Главным же вопросом была работа.
«Тебе уже нашли работу!» – несколько раз и с торжеством писал мне в Кривой Рог Некрасов.
«По твоей специальности, твердо обещают взять», перезванивала мама.
Какая работа, раздражённо недоумевал я. Сразу, что ли, я брошусь работать! Вначале надо осмотреться, насладиться, погулять, а с работой не горит…
Приехав на Запад, мы быстро поняли, к счастью, что здесь всё можно купить, но главное – найти работу.
Больше всего нам хотелось, чтобы жизнь нашу мы могли назвать нормальной. Чтобы в будни работать, а в выходные дни садиться в машину и ехать за покупками. А в субботу пойти в гости или пригласить к себе. А то пойти с друзьями в китайский ресторанчик, который по карману. Чтоб жить не хуже, чем соседи.

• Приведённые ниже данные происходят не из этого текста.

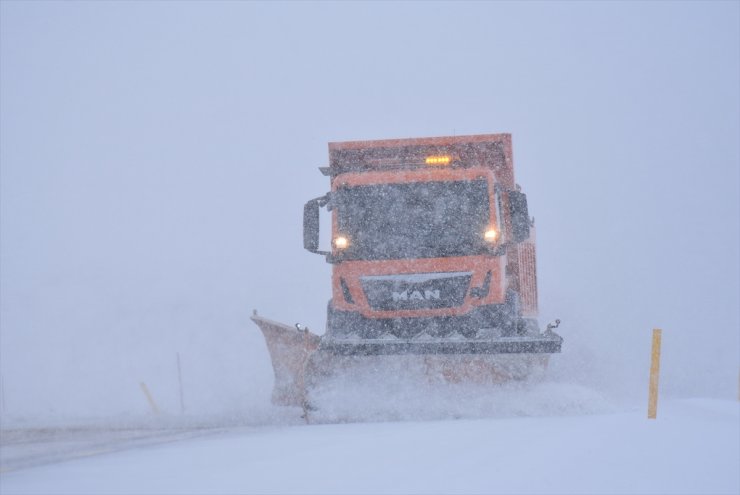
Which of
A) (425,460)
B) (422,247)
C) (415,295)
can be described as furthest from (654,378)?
(425,460)

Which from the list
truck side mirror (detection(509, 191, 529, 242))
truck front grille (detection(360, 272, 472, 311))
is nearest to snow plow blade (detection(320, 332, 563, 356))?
truck front grille (detection(360, 272, 472, 311))

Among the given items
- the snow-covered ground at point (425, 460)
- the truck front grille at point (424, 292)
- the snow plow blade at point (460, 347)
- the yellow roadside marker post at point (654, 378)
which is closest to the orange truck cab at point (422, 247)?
the truck front grille at point (424, 292)

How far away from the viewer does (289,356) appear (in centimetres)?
939

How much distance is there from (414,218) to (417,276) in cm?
78

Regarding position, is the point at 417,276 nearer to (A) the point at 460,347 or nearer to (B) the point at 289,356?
(A) the point at 460,347

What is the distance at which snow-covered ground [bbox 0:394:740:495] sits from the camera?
480 cm

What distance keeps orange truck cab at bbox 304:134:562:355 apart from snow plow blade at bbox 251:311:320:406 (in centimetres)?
28

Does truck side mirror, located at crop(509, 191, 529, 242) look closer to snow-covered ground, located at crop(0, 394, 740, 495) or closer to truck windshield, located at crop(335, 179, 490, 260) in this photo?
truck windshield, located at crop(335, 179, 490, 260)

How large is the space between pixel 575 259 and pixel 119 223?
3995 cm

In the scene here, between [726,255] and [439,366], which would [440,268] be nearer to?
[439,366]

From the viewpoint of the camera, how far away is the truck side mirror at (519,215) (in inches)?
388

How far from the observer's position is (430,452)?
18.9 ft

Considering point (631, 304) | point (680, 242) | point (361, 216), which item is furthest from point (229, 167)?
point (361, 216)

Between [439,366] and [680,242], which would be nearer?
[439,366]
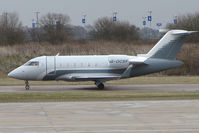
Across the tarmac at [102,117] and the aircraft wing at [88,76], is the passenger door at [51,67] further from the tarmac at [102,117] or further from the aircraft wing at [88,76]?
the tarmac at [102,117]

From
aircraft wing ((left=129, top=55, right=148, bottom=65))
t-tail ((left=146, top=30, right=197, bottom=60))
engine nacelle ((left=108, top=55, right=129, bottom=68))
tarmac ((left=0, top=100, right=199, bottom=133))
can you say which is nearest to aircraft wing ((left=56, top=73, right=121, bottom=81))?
engine nacelle ((left=108, top=55, right=129, bottom=68))

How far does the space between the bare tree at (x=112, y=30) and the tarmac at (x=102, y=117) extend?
63965mm

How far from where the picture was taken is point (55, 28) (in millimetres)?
90250

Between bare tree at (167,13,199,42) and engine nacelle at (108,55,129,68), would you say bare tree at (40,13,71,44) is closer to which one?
bare tree at (167,13,199,42)

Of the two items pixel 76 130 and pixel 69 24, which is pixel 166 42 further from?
pixel 69 24

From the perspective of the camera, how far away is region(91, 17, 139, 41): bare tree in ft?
287

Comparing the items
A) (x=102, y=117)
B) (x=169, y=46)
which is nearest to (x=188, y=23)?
(x=169, y=46)

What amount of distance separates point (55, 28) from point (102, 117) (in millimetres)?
73946

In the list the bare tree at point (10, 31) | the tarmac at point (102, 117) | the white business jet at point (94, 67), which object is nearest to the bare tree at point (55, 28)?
the bare tree at point (10, 31)

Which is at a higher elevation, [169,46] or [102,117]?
[169,46]

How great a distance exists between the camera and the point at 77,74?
109 ft

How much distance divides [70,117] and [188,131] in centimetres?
510

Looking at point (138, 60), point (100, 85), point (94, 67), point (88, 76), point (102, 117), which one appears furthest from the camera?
point (100, 85)

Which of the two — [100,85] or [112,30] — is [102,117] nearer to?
[100,85]
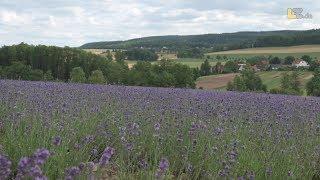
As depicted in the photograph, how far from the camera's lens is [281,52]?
2894 inches

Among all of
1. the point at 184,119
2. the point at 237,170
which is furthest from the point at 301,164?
the point at 184,119

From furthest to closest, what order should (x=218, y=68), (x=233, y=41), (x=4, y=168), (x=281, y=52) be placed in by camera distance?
1. (x=233, y=41)
2. (x=281, y=52)
3. (x=218, y=68)
4. (x=4, y=168)

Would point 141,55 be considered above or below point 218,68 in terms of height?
above

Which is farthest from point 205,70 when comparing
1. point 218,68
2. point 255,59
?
point 255,59

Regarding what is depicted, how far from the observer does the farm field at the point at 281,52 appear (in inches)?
2732

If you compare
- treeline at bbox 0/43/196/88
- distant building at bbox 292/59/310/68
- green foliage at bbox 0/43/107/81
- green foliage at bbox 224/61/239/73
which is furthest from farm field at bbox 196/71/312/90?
green foliage at bbox 0/43/107/81

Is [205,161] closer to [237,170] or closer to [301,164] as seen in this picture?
[237,170]

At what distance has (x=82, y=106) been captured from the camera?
19.8 feet

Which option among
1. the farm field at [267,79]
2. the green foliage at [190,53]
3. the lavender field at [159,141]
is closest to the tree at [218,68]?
the farm field at [267,79]

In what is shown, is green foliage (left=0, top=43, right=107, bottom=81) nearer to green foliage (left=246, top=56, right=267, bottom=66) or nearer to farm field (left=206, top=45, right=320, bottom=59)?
green foliage (left=246, top=56, right=267, bottom=66)

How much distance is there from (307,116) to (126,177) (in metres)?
3.86

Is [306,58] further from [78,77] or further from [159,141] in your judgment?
[159,141]

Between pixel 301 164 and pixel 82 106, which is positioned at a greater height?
pixel 82 106

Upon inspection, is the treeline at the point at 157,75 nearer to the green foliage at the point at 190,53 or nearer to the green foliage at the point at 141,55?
the green foliage at the point at 141,55
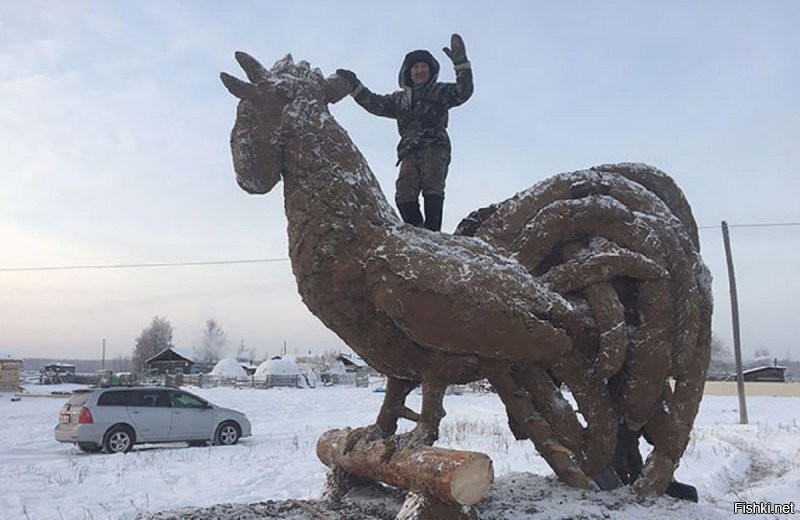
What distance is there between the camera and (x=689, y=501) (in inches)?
178

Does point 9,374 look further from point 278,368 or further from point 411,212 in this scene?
point 411,212

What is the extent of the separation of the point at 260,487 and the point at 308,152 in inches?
187

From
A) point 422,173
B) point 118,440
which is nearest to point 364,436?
point 422,173

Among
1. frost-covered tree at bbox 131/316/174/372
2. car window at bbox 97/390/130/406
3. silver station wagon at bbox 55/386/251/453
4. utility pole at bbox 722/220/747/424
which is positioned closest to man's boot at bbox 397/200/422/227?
silver station wagon at bbox 55/386/251/453

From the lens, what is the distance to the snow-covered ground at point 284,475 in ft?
14.4

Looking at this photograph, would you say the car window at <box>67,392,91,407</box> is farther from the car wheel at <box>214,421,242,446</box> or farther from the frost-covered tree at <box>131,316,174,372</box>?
the frost-covered tree at <box>131,316,174,372</box>

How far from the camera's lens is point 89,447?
11.2m

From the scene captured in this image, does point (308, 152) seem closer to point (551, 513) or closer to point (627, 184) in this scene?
point (627, 184)

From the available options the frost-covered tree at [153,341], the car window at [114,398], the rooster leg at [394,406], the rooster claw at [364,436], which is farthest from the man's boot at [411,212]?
the frost-covered tree at [153,341]

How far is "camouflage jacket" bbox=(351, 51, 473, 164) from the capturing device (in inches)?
185

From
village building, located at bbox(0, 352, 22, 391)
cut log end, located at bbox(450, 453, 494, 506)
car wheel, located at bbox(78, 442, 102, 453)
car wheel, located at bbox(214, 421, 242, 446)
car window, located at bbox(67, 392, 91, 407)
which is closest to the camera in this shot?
cut log end, located at bbox(450, 453, 494, 506)

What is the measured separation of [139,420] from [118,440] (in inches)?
19.8

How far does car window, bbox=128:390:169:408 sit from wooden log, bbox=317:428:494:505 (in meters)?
8.86

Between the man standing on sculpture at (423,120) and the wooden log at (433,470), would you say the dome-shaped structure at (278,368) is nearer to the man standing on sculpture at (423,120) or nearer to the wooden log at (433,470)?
the man standing on sculpture at (423,120)
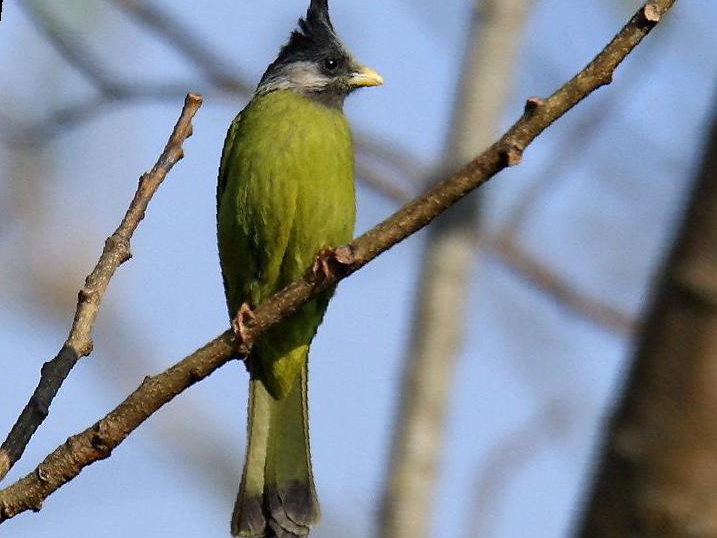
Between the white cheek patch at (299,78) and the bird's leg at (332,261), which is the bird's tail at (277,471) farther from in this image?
the white cheek patch at (299,78)

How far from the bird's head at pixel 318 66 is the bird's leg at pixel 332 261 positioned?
2.31 metres

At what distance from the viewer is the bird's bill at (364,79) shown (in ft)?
17.4

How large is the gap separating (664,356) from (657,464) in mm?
153

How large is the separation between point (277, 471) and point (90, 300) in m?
1.39

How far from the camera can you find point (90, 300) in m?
2.98

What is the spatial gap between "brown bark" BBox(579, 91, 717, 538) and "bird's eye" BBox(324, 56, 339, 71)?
367cm

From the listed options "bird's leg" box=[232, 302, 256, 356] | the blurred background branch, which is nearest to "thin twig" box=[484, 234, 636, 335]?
the blurred background branch

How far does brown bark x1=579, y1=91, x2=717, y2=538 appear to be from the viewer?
1666 millimetres

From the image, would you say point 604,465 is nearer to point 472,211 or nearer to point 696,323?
point 696,323

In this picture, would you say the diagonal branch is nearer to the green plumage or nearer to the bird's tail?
the bird's tail

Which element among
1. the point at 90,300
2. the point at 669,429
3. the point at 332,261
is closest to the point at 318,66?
the point at 90,300

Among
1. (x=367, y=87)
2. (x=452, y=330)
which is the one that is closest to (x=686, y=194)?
(x=452, y=330)

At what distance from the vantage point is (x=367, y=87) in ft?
17.6

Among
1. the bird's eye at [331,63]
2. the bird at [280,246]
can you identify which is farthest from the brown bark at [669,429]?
the bird's eye at [331,63]
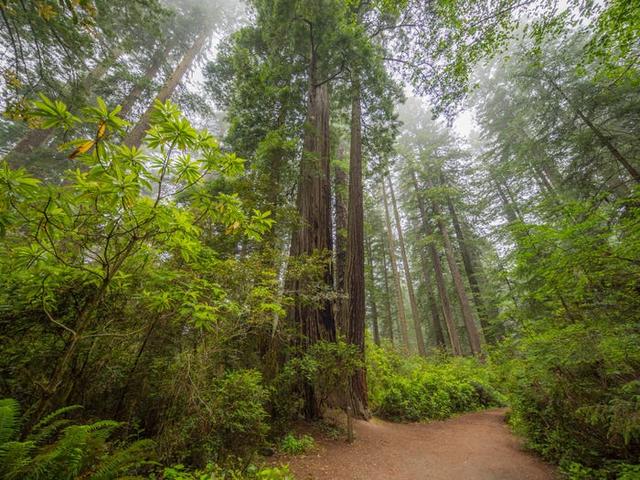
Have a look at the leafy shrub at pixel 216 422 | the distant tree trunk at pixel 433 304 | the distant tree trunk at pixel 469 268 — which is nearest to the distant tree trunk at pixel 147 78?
the leafy shrub at pixel 216 422

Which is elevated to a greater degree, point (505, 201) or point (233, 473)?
point (505, 201)

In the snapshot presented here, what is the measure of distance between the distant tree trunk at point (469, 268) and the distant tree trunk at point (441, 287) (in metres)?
1.28

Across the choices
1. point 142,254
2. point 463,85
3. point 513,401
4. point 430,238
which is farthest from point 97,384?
point 430,238

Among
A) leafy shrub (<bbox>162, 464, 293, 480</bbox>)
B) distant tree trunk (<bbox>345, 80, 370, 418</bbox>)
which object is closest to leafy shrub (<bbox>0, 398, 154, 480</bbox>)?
leafy shrub (<bbox>162, 464, 293, 480</bbox>)

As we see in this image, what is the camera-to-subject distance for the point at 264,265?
414 centimetres

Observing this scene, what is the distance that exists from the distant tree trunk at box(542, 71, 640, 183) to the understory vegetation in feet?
0.42

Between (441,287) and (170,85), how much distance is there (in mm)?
16159

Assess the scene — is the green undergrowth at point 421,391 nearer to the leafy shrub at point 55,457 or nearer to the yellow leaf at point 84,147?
the leafy shrub at point 55,457

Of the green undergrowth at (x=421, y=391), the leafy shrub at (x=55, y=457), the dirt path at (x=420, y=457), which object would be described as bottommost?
the dirt path at (x=420, y=457)

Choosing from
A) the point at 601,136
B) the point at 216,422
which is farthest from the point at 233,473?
the point at 601,136

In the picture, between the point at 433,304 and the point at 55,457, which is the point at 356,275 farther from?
the point at 433,304

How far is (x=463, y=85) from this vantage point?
227 inches

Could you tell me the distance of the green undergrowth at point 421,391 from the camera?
6.16m

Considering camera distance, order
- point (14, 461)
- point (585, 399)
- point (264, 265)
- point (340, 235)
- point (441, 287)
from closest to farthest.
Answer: point (14, 461) < point (585, 399) < point (264, 265) < point (340, 235) < point (441, 287)
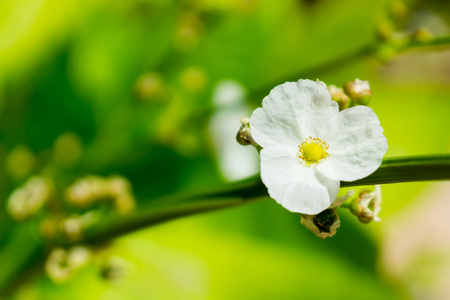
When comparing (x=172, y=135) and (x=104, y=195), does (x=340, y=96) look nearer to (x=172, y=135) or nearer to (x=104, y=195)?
(x=104, y=195)

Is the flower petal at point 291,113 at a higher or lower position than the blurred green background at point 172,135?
higher

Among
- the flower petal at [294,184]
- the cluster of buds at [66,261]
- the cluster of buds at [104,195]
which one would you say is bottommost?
the cluster of buds at [66,261]

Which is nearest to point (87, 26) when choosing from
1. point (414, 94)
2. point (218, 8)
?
point (218, 8)

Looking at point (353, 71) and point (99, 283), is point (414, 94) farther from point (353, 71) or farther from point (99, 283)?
point (99, 283)

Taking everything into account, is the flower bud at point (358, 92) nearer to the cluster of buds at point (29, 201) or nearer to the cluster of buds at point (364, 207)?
the cluster of buds at point (364, 207)

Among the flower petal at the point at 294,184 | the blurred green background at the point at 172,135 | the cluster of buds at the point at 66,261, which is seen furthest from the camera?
the blurred green background at the point at 172,135

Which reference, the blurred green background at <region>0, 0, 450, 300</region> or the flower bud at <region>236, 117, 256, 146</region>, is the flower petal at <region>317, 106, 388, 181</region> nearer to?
the flower bud at <region>236, 117, 256, 146</region>

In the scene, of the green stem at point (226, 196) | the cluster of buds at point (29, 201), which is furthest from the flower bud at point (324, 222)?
the cluster of buds at point (29, 201)

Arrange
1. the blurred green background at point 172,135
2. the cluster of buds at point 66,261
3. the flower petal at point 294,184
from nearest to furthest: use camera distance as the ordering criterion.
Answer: the flower petal at point 294,184
the cluster of buds at point 66,261
the blurred green background at point 172,135

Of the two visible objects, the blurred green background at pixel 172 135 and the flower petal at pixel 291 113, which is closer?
the flower petal at pixel 291 113
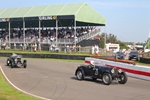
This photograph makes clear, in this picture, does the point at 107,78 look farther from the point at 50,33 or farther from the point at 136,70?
the point at 50,33

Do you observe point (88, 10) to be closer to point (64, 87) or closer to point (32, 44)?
point (32, 44)

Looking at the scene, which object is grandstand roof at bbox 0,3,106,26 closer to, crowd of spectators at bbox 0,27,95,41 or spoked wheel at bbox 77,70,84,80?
crowd of spectators at bbox 0,27,95,41

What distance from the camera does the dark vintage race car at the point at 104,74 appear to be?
1416cm

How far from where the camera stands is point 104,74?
1436cm

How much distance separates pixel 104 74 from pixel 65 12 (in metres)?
32.8

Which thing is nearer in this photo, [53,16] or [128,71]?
[128,71]

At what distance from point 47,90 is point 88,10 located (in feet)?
124

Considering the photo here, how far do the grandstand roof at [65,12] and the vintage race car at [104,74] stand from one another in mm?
29495

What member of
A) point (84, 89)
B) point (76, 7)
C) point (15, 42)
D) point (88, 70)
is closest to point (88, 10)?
point (76, 7)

Для нас, эмигрантов, дело было полный швах, потому как в начале словарный запас многих из нас был сведён к минимуму – знали слова «такси», «метро», «кафе», «мерси». Через пару месяцев словарь обогатился еще на «я не понимаю», «который час?», «пошёл ты на хер!», «сколько стоит?», но произносили это с таким акцентом, что французы пугались. Да и профессии у многих русских апатридов были для Французской республики не самые дефицитные – краеведы, истопники, чтицы, кукловоды, тренеры, библиотекари или фенологи. Не говоря уже о писателях, художниках, артистах и преподавателях марксистско-ленинской этики и эстетики.
А тут необычайное везение – мне предложили работу! В лаборатории парижского Горного института.
Конечно, повезло исключительно благодаря Некрасову. Предложили участливые люди, ставшие его большими приятелями, – Софья Григорьевна Лаффит и её муж Пьер, директор Горного института.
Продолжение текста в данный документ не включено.